-------- DATASET CONTENT
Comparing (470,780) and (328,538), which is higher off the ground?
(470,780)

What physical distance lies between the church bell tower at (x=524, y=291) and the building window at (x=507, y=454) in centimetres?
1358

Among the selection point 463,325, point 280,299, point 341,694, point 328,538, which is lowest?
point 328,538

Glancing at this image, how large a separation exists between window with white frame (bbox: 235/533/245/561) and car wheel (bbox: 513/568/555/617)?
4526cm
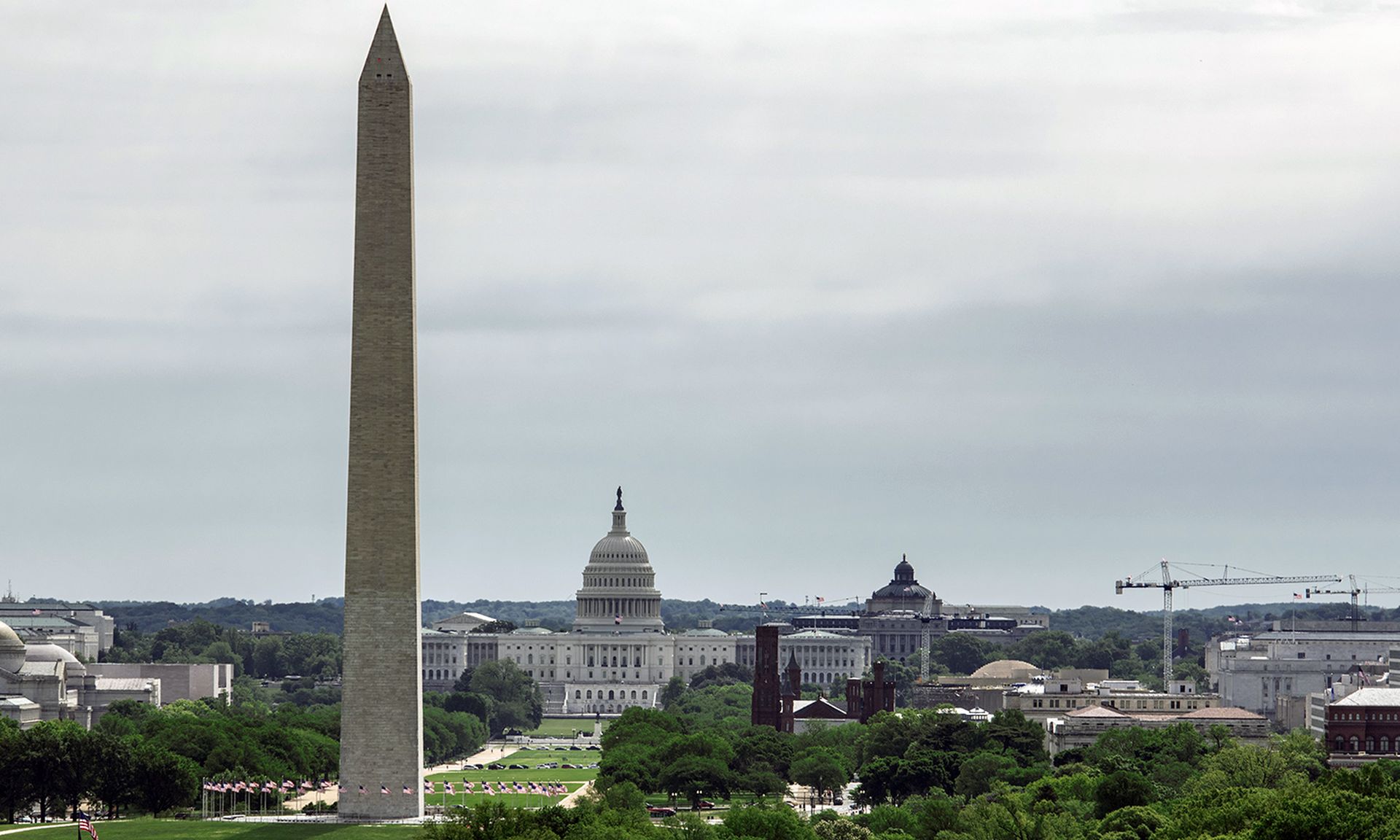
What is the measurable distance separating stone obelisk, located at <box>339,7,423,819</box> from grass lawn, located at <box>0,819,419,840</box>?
292 centimetres

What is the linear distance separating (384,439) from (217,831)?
64.5ft

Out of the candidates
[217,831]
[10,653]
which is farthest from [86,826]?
[10,653]

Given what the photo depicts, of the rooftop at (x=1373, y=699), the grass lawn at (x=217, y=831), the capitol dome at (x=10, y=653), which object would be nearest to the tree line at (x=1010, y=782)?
the rooftop at (x=1373, y=699)

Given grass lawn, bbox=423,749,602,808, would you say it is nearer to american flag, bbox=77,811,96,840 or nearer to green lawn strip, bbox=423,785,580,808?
green lawn strip, bbox=423,785,580,808

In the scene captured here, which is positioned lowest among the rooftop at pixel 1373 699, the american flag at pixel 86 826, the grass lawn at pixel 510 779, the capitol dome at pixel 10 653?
----------------
● **PROBLEM TO SOLVE**:
Return each line exactly as written. Any picture gets left out.

● **RESULT FOR THIS TASK**:
Comparing (470,780) and (328,538), which is higher off the ground?
(470,780)

What physical distance lies between the church bell tower at (x=524, y=291) and the building window at (x=507, y=454) in centimetres?
1358

Among the selection point 463,325, point 280,299, point 341,694, point 328,538, which is lowest?
point 328,538

Glancing at this image, how large a separation exists between window with white frame (bbox: 235/533/245/561) and car wheel (bbox: 513/568/555/617)?
4526cm
What is the measurable distance separating stone obelisk, located at <box>339,7,423,819</box> from grass lawn, located at <box>0,819,419,840</box>?
292 centimetres

What is the linear distance separating (384,439) from (217,831)?
64.5ft

Out of the candidates
[217,831]
[10,653]
which is farthest from [86,826]?
[10,653]

Given what the photo depicts, of the rooftop at (x=1373, y=699), the grass lawn at (x=217, y=831), the capitol dome at (x=10, y=653), which object would be nearest to the tree line at (x=1010, y=782)?
the rooftop at (x=1373, y=699)

Given grass lawn, bbox=423,749,602,808, would you say it is nearer to american flag, bbox=77,811,96,840 or nearer to green lawn strip, bbox=423,785,580,808?
green lawn strip, bbox=423,785,580,808

In the scene captured here, which is positioned lowest among the rooftop at pixel 1373 699, the american flag at pixel 86 826, the grass lawn at pixel 510 779, the capitol dome at pixel 10 653?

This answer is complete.